■ Supplied text:

What do you think of when you hear the word "seduction"? Whatever it is, get ready to expand that definition after reading La Seduction, an insightful and timely exploration of French culture through its most enduring success strategy. New York Times Paris correspondant Elaine Sciolino has been living in France for nearly 10 years. She took time to answer a few of our questions about the way the concept of seduction informs just about every area of French life.

Your book is not the first to explore or explain French culture. How do you feel it fits alongside books like French Women Don't Get Fat and Sixty Million Frenchmen Can't Be Wrong
Don’t Get Fat is an impressionistic, light—and delightful—guide by a Frenchwoman to help other women become beautiful, thin and balanced in the French way. Sixty Million is a very solid, durable and readable primer on France and French life.

La Seduction is an examination of the importance of seduction in all aspects of French life. The tools of the seducer—anticipation, promise, allure—are powerful engines in French history and politics, culture and style, food and foreign policy, literature and manners. The book draws on years of reporting on and living in France. It includes interviews with Presidents and politicians; business executives and bureaucrats; writers, actors, students, professors, merchants, farmers, etc. My conclusion is that seduction is more than a game; it is an essential strategy for France’s survival as a country of influence.

One thing that struck me about the book is its even-handedness. What do you think America could learn from France's "seduction" strategy? what do you think that France could learn from America?
We Americans can learn to embrace what the French call plaisir—the art of creating and relishing pleasure of all kinds. The French are proud masters of it, for their own gratification and as a useful tool to seduce others. They have created and perfected pleasurable ways to pass the time: perfumes to sniff, gardens to wander in, wines to drink, objects of beauty to observe, conversations to carry on. They give themselves permission to fulfill a need for pleasure and leisure that America’s hardworking, supercapitalist, abstinent culture often does not allow. 

The French can learn American efficiency that leads to getting results. They can learn to acknowledge and embrace ethnic, religious and racial diversity.

"It is almost a civic duty to seduce." 

What is the biggest difference between the French and American worldviews?
The United States tends to resort to hard power, the use of force to resolve disputes—whether in Iraq or Afghanistan. The French were pioneers of soft power, the art of influencing others at the negotiating table and on the ground through attraction (translated into French as s├ęduction). 

France’s capability to use force to subdue others disappeared long ago. It has had to rely more on powers of persuasion, learning how and when to woo the wider world. France is too weak an economic and military power to counterbalance the United States but too strong and too strong-willed to take orders from it. In a permanent wound to its pride, it has lost one of its most powerful weapons—the supremacy of the French language, which used to be the language of diplomacy and educated elites around the world. English is now the language of international business, the Internet and even diplomacy.

In recent months, however, the United States and France seem to have switched roles. Take Libya, for example. France took the lead in using military force to try to stop Colonel Kaddafi’s brutality against his citizens; it pushed through a strong resolution in the Security Council. The United States lagged behind.   

You write, "I'm convinced that American-style feminism has prevented me from easily absorbing" the reality of French culture. How would you describe French feminism? Do you think most Frenchwomen would call themselves feminists?

■ Provided data:
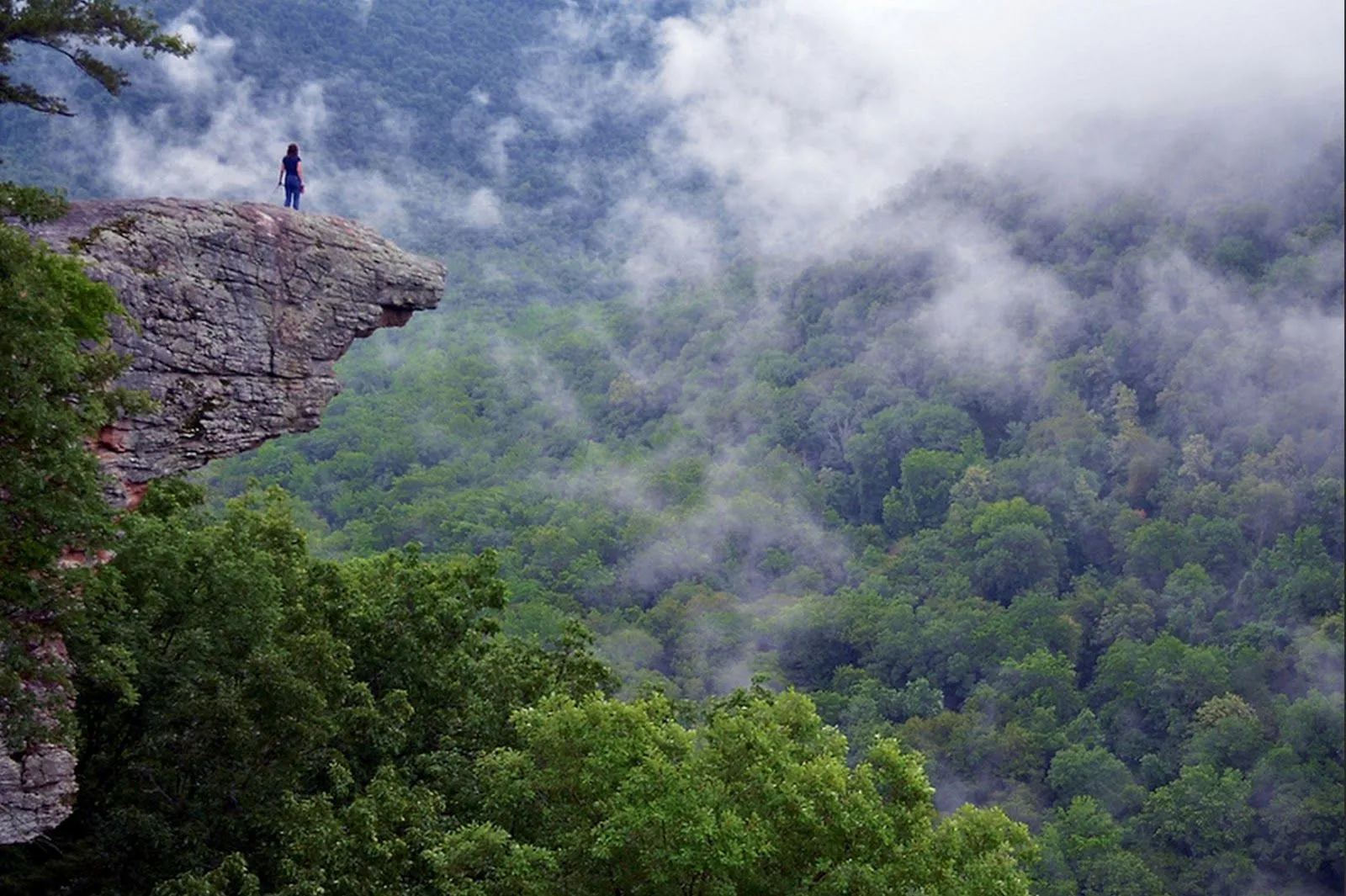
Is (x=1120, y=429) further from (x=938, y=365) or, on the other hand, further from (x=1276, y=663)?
(x=1276, y=663)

■ Problem 1:
Translate this sentence from the interview into Spanish: "France’s capability to use force to subdue others disappeared long ago."
■ Problem 2:
According to the interview, how long has Elaine Sciolino been living in France?
■ Problem 3:
Extract the passage of the interview from "The United States tends" up to and including "French as s├ęduction).".
The data above come from a separate source, not from the interview.

■ Output 1:
La capacidad de Francia para usar la fuerza y someter a otros desapareció hace mucho tiempo.

■ Output 2:
Nearly 10 years.

■ Output 3:
The United States tends to resort to hard power, the use of force to resolve disputes—whether in Iraq or Afghanistan. The French were pioneers of soft power, the art of influencing others at the negotiating table and on the ground through attraction (translated into French as s├ęduction).